Task to complete:
Below are lines of data, and only some are wanted. Please repeat exactly those from the line that has "BMW 3-Series M3" through the line that has "1330 Blackberry Court, Dixon, CA".

Entries shown:

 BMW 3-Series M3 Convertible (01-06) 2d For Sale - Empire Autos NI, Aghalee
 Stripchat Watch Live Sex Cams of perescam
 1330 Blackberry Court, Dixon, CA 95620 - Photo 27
...
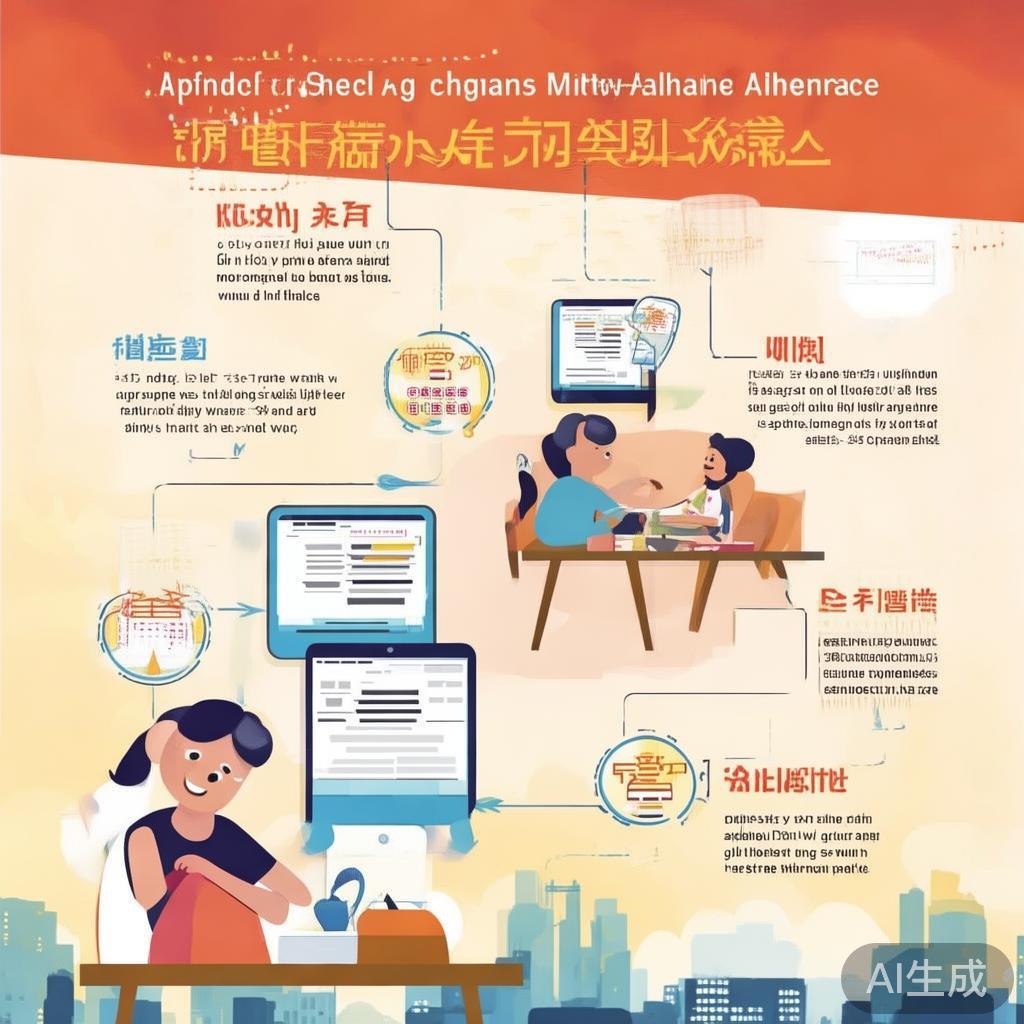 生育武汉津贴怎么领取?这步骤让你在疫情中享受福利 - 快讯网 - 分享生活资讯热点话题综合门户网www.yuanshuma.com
--
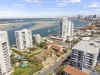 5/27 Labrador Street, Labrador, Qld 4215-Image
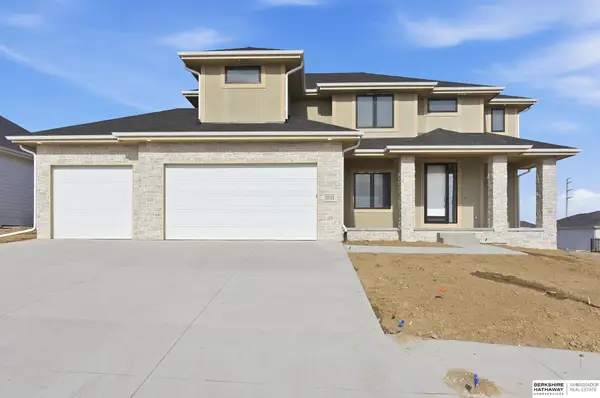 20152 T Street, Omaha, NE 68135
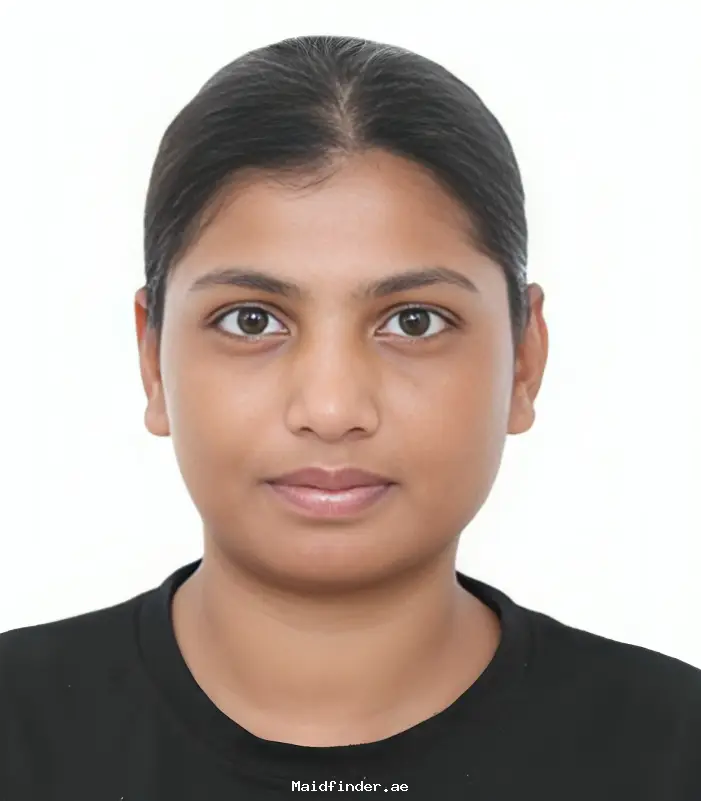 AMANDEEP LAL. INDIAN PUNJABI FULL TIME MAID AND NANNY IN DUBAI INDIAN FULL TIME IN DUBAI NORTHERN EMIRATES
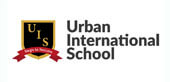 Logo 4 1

Problem solution:
 BMW 3-Series M3 Convertible (01-06) 2d For Sale - Empire Autos NI, Aghalee
 Stripchat Watch Live Sex Cams of perescam
 1330 Blackberry Court, Dixon, CA 95620 - Photo 27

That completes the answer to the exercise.